On Mon, 1 Sep 2003, Pablo Milano wrote:
> Let me see if I understood you properly,
> If the buffer size is too long, MPI is unable to "start" all the
> communications, so there are a lot of pending "startings".
That's essentially right. For messages that are too long, LAM chooses to
switch into a rendevouz mode for sending the message -- i.e., not send the
message until the receive is actually posted on the receiver.
> Then, if I call some times MPI_Test inside my calculous, the processor
> is able to start some of the pending sends/receives.
If a matching receive has been posted, yes.
> In this case, I should study the cost of calling MPI_Test, because it
> might reduce the performance I would increase with nonblocking
> communications.
If you call it too often, yes.
> Do you suggest to call MPI_Test some times spreadly while the program is
> calculating in step 4?. What would happen if I call MPI_Test a couple of
> times just between 3 and 4?. This way, I can use a loop and dynamically
> adjust the amount of times MPI_Test is called based on the buffer size.
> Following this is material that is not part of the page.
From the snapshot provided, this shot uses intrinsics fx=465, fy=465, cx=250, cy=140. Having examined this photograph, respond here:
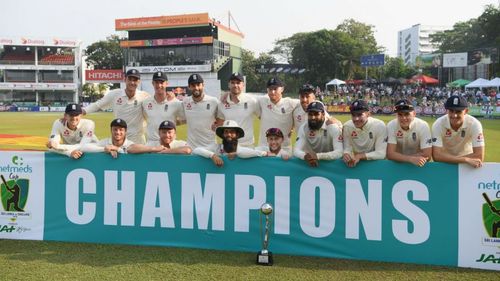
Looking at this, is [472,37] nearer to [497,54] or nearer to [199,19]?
[497,54]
This sounds reasonable. Keep in mind that since LAM is a single-threaded
MPI implementation, there's a limit to how effective this will be -- it
has to do with how the underlying network transport passes data between
two processes.
For example, in LAM's TCP module, LAM pushes out as much data as it can,
but the operating system may block writing to the socket at any time.
Hence, LAM is typically limited to how much it can actually push out
across the socket before the underlying OS / TCP protocol will not allow
any more to be sent without an acknowledgement. Hence, a single MPI_Send
may be broken up into multiple write()'s down a socket before the entire
message is sent. This is the kind of thing that invoking MPI_Test() (or
MPI_Wait()) will do nicely -- re-enter the TCP module state machine, see
how far along a request is (i.e., how many bytes still remain to be sent),
and attempt to advance it further without blocking. Make sense?
Depending on what is happening in the MPI context, LAM's TCP module may
block (waiting to send the rest of the message) or it may spin trying to
make progress on other pending sends (e.g., sending across other sockets).
Additionally, even though LAM may not be able to push any more bytes down
a socket, the OS may be making progress "in the background" while the MPI
process is swapped out (e.g., perhaps while it is not even in the MPI
layer).
Then again, for other transports, it's totally different. gm, for
example, has a wholly separate communications processor. Hence, when you
start a send (assuming that the matching receive has already been posted),
the gm processor handles all the data movements, and LAM is simply
notified when the message has been fully delivered. So additional
MPI_Test's in this case are not helpful (indeed, depending on how many
times you call MPI_Test, it could turn into significant overhead).
So your best bet is probably to invoke MPI_Test (or any of its variants)
a few times throughout your inner loop. You probably would not want to
invoke it frequently, but it depends on your specific application. Also,
ensure to post your receives before your sends. This helps prevent
unexpected messages (and additional memory copies). You may also wish to
investigate using MPI_Wait (and its variants) to see if that will help,
too.
> Where can I find some deeper documentation about the MPI implementation
> of nonblocking operations?. I need to know more about it.
For the implementation, there really isn't any -- just the code in the
freely-available MPI implementations (e.g., LAM). :-(
The intent is that you start a non-blocking operation and then the MPI
implementation does the best that it can to deliver it as fast as
possible.
--
{+} Jeff Squyres
{+} jsquyres_at_[hidden]
{+} http://www.lam-mpi.org/
|